# Source excerpt
Address race condition in TestGetIdentity #30885

bimmlerd · 2024-02-21T13:57:17Z

Please read the commit message of the first commit to understand the race - second commit is a bit of cleanup.

Fixes: #30873
Fixes: #30255

bimmlerd · 2024-02-21T14:26:55Z

/test

bimmlerd · 2024-02-21T15:49:54Z

CI triage (WIP):

Travis: Filed CI: controlplane: 'Timed out waiting for pre-existing resources to be received' #30892 and a PR to fix it for the control plane test failure.
ci-integration: kvstore failure: Error: Timed out waiting to acquire the kvstore lock https://github.com/cilium/cilium/actions/runs/7990633467/job/21819875607#step:8:176.
ci-integration: hive/job timeout: filed CI: ci-runtime: hive/job: TestTimer_ExitOnCloseFnCtx times out #30927 and fixing in job: avoid a race condition in TestTimer_ExitOnCloseFnCtx #30929

margamanterola

Minor comment nits

pkg/k8s/identitybackend/identity_test.go

tommyp1ckles

nice writeup!

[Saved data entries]

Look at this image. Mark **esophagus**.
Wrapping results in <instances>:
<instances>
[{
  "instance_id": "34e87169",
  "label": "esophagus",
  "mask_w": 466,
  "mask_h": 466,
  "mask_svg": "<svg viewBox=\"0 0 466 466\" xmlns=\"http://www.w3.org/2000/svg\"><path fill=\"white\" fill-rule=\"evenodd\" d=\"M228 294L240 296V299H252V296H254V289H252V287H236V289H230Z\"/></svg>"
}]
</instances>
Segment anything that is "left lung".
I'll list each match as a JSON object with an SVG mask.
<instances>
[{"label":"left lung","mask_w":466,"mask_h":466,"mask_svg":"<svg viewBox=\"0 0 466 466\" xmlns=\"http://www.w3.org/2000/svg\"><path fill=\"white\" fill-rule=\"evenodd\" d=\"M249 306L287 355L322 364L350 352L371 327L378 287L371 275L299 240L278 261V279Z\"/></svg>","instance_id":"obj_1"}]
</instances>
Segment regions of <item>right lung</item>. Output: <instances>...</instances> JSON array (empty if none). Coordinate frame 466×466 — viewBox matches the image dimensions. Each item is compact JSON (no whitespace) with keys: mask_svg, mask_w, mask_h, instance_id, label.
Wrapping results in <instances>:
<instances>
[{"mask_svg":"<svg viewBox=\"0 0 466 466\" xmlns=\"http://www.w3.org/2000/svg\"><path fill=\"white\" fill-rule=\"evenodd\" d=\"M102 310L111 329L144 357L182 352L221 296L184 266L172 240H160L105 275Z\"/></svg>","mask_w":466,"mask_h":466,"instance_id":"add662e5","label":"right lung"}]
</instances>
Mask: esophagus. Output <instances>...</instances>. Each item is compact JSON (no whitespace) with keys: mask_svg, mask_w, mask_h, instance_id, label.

# Instruction
Duplicate the entire pull request thread about the TestGetIdentity race condition, word for word.

# Output for this task
Address race condition in TestGetIdentity #30885

bimmlerd · 2024-02-21T13:57:17Z

Please read the commit message of the first commit to understand the race - second commit is a bit of cleanup.

Fixes: #30873
Fixes: #30255

bimmlerd · 2024-02-21T14:26:55Z

/test

bimmlerd · 2024-02-21T15:49:54Z

CI triage (WIP):

Travis: Filed CI: controlplane: 'Timed out waiting for pre-existing resources to be received' #30892 and a PR to fix it for the control plane test failure.
ci-integration: kvstore failure: Error: Timed out waiting to acquire the kvstore lock https://github.com/cilium/cilium/actions/runs/7990633467/job/21819875607#step:8:176.
ci-integration: hive/job timeout: filed CI: ci-runtime: hive/job: TestTimer_ExitOnCloseFnCtx times out #30927 and fixing in job: avoid a race condition in TestTimer_ExitOnCloseFnCtx #30929

margamanterola

Minor comment nits

pkg/k8s/identitybackend/identity_test.go

tommyp1ckles

nice writeup!